The latter would involve producing a plan for the class proceeding that sets out a workable method of advancing the proceeding on behalf of the class.

However, the appeal court in this decision nullified the procedural roadmap that Cann had proposed, saying the roadmap was “made without notice and opportunity” for the parties to make submissions. It ruled that the section of Cann’s decision be “remitted back to the Supreme Court for a redetermination of a procedural roadmap.

“It is an error of law to determine a matter on the merits without giving the parties an opportunity to make submissions,” Justice Murphy wrote. “The motions judge should have invited and allowed the parties an opportunity to make submissions.“

The three-member also ruled on travel time and accommodation costs for out-of-province counsel who have been handling the case. The government had appealed the motion court’s decision to award these costs, saying there was no evidence that the expertise related to class actions in P.E.I. was not available from solicitors in the province. However, the appeal court upheld the motion judge’s ruling on costs.

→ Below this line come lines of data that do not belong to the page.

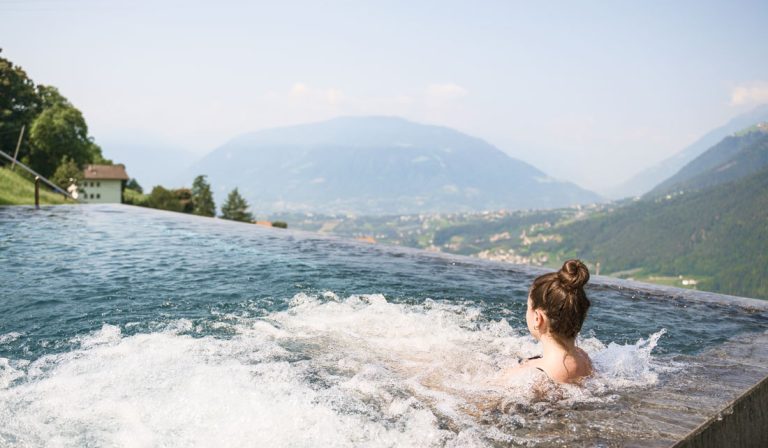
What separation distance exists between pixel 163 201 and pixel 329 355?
44.5m

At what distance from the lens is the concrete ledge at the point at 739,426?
299cm

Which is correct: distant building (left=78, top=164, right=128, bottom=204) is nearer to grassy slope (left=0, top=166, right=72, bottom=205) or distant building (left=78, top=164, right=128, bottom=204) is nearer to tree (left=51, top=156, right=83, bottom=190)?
tree (left=51, top=156, right=83, bottom=190)

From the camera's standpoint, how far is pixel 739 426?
3.37 meters

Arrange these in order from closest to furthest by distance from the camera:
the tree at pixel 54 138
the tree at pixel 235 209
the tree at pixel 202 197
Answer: the tree at pixel 54 138 → the tree at pixel 202 197 → the tree at pixel 235 209

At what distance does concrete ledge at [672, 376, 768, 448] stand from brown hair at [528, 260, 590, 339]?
3.09ft

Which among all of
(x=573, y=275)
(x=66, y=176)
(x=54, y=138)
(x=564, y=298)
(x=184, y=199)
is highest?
(x=54, y=138)

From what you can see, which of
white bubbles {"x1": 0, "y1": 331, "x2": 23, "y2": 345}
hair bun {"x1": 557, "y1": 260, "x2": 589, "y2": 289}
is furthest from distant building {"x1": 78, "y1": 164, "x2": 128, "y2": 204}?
hair bun {"x1": 557, "y1": 260, "x2": 589, "y2": 289}

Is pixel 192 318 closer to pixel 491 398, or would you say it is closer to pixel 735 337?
pixel 491 398

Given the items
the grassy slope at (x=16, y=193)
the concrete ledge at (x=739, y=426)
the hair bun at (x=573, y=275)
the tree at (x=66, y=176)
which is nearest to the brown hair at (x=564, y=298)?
the hair bun at (x=573, y=275)

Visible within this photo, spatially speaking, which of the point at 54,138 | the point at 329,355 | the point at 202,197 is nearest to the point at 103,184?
the point at 54,138

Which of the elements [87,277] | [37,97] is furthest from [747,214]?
[87,277]

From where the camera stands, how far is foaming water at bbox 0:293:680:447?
11.0 ft

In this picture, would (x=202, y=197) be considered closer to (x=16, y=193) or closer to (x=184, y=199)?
(x=184, y=199)

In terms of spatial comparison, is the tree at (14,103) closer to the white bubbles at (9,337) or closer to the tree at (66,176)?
the tree at (66,176)
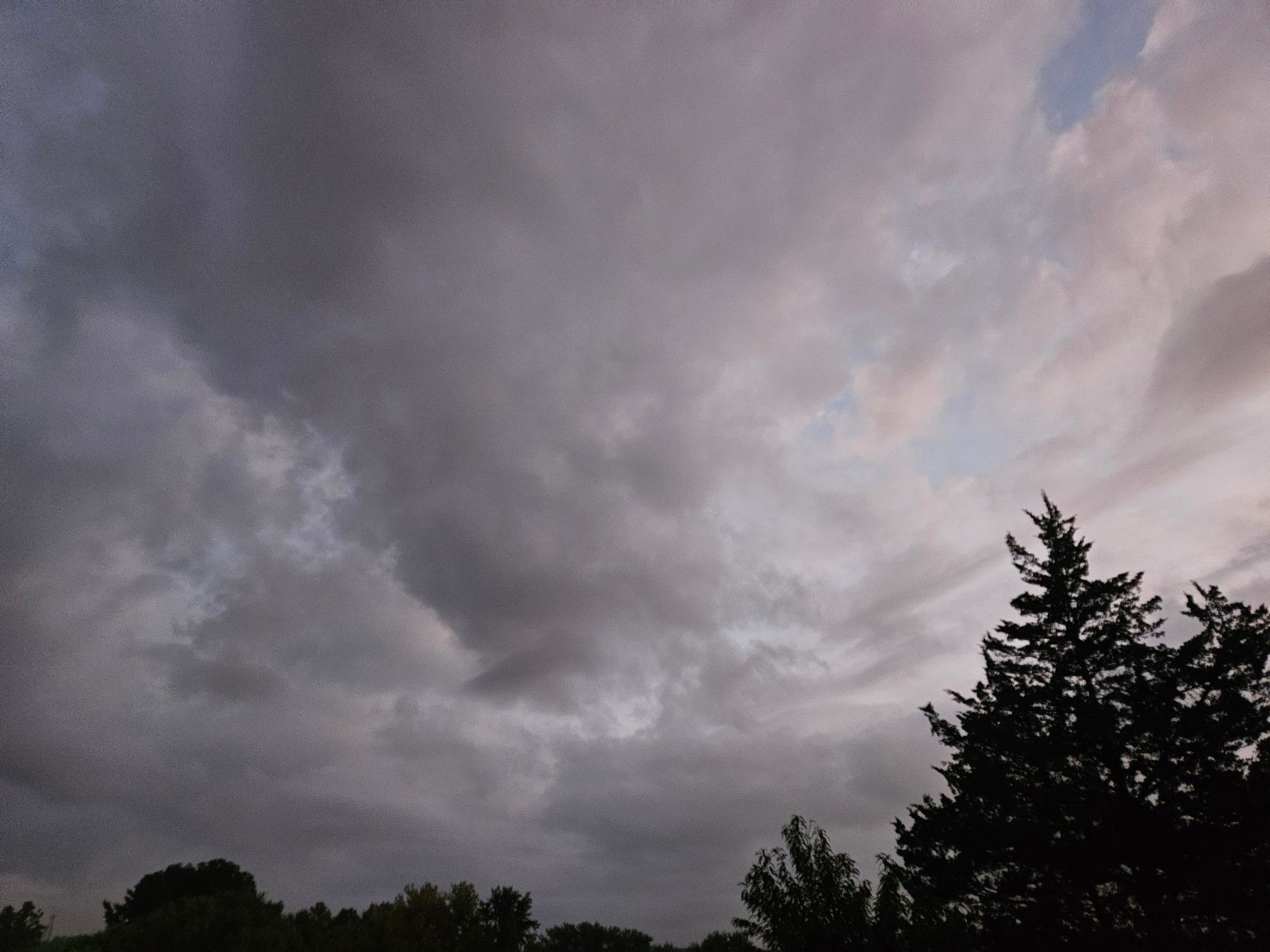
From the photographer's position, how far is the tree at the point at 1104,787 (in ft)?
83.3

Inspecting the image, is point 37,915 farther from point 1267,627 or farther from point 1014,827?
point 1267,627

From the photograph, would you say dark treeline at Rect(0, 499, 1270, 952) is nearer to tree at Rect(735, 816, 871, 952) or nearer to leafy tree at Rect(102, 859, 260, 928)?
tree at Rect(735, 816, 871, 952)

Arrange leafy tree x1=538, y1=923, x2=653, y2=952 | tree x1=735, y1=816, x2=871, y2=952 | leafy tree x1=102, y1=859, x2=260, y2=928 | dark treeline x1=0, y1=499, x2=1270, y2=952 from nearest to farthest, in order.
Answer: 1. tree x1=735, y1=816, x2=871, y2=952
2. dark treeline x1=0, y1=499, x2=1270, y2=952
3. leafy tree x1=102, y1=859, x2=260, y2=928
4. leafy tree x1=538, y1=923, x2=653, y2=952

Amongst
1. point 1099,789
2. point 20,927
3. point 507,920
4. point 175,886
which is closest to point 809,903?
point 1099,789

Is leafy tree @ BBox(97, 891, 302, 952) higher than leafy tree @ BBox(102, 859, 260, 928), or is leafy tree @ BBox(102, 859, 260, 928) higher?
leafy tree @ BBox(102, 859, 260, 928)

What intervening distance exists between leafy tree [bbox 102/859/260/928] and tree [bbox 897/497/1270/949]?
275ft

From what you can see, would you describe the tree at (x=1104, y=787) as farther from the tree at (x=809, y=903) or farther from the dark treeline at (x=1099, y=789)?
the tree at (x=809, y=903)

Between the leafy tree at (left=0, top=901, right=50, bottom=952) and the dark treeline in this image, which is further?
the leafy tree at (left=0, top=901, right=50, bottom=952)

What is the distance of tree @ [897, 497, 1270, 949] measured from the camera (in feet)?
83.3

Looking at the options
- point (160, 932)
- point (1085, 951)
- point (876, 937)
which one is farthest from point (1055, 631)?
point (160, 932)

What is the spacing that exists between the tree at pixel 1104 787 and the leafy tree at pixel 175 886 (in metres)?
83.9

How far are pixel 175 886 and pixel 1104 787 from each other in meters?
100

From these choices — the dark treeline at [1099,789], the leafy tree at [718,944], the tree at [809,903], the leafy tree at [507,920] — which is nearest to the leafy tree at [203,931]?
the dark treeline at [1099,789]

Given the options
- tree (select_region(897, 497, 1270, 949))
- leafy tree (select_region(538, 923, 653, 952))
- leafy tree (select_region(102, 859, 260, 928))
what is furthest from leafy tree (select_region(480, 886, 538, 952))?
leafy tree (select_region(538, 923, 653, 952))
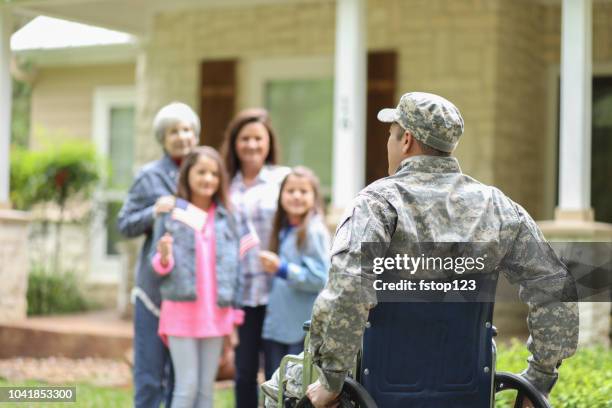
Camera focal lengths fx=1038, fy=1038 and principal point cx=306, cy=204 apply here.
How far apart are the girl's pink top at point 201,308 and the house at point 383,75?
3217 mm

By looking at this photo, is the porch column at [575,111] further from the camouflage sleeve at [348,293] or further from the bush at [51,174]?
the bush at [51,174]

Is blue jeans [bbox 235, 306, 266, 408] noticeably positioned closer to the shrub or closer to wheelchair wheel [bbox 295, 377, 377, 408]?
wheelchair wheel [bbox 295, 377, 377, 408]

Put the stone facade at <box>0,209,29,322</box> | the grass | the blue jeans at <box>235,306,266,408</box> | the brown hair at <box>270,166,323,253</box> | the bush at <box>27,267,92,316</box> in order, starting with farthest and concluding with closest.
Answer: the bush at <box>27,267,92,316</box> < the stone facade at <box>0,209,29,322</box> < the grass < the blue jeans at <box>235,306,266,408</box> < the brown hair at <box>270,166,323,253</box>

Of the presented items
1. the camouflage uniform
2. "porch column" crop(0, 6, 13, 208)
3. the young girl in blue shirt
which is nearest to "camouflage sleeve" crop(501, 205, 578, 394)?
the camouflage uniform

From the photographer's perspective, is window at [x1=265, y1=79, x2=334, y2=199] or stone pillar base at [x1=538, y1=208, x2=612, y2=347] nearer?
stone pillar base at [x1=538, y1=208, x2=612, y2=347]

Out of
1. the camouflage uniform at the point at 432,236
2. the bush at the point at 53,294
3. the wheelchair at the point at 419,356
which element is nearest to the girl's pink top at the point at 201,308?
the wheelchair at the point at 419,356

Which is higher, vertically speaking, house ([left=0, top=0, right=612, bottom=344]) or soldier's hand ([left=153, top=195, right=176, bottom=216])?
house ([left=0, top=0, right=612, bottom=344])

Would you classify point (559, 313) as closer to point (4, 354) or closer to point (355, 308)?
point (355, 308)

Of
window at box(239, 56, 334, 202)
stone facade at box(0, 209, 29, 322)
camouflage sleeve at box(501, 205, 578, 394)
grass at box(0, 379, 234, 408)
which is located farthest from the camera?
window at box(239, 56, 334, 202)

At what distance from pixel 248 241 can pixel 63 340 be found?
4.63 metres

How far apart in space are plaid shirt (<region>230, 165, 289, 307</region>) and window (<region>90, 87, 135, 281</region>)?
6884 millimetres

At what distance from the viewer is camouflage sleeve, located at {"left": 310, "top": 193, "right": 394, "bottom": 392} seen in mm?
3029

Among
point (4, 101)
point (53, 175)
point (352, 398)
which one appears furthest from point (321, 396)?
point (53, 175)

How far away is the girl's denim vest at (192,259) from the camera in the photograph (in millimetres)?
4879
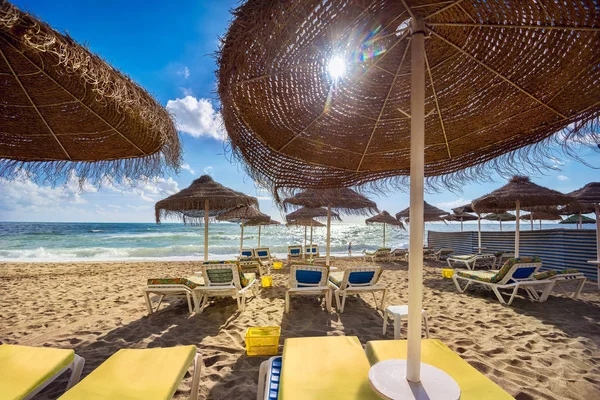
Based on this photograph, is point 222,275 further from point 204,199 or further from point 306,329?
point 204,199

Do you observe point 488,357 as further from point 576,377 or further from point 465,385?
point 465,385

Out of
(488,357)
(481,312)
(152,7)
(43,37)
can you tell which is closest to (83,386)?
(43,37)

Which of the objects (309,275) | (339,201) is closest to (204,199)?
(309,275)

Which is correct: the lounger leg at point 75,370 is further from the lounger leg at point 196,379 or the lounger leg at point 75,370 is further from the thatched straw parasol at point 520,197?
the thatched straw parasol at point 520,197

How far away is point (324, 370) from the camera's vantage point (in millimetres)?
1590

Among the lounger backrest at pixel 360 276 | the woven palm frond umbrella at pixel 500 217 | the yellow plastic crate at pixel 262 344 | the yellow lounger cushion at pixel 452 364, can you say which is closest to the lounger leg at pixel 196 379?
the yellow plastic crate at pixel 262 344

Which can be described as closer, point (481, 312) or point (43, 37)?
point (43, 37)

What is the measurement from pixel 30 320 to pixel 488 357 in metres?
6.08

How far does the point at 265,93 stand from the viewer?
1717mm

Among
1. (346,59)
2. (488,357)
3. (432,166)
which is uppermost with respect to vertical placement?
(346,59)

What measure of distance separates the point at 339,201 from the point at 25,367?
17.9 feet

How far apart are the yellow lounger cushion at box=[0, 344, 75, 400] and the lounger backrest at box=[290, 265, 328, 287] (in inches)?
116

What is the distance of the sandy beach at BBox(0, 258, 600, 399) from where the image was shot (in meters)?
2.40

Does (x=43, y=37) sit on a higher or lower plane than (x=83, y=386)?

Justice John Mitchell wrote the portion of the ruling dealing with costs. He acknowledged this is the first time a class action certification motion had come before the Supreme Court of Prince Edward Island since the Supreme Court of Canada clarified the law in Western Canadian Shopping Centres Inc. v. Dutton, 2001.

Justice Mitchell wrote it would appear that there has only been one previous instance in P.E.I. in which a class action was sought and its availability contested, and that was before the S.C.C. Dutton ruling, which has changed the law on class actions. (In Horne v. Canada (Attorney General), [1995] P.E.I., a class action was found to be inappropriate. The lawyers in that case, except for one, have either retired or moved out of the province, Mitchell wrote.

Dull, whose firm Valent Legal has several class actions in various stages, says the appeal court panel decided “in these circumstances, the motions judge could properly draw the inference that there were no counsel with appropriate expertise" in P.E.I. Therefore it was appropriate to hire counsel from Nova Scotia and have related expenses reimbursed.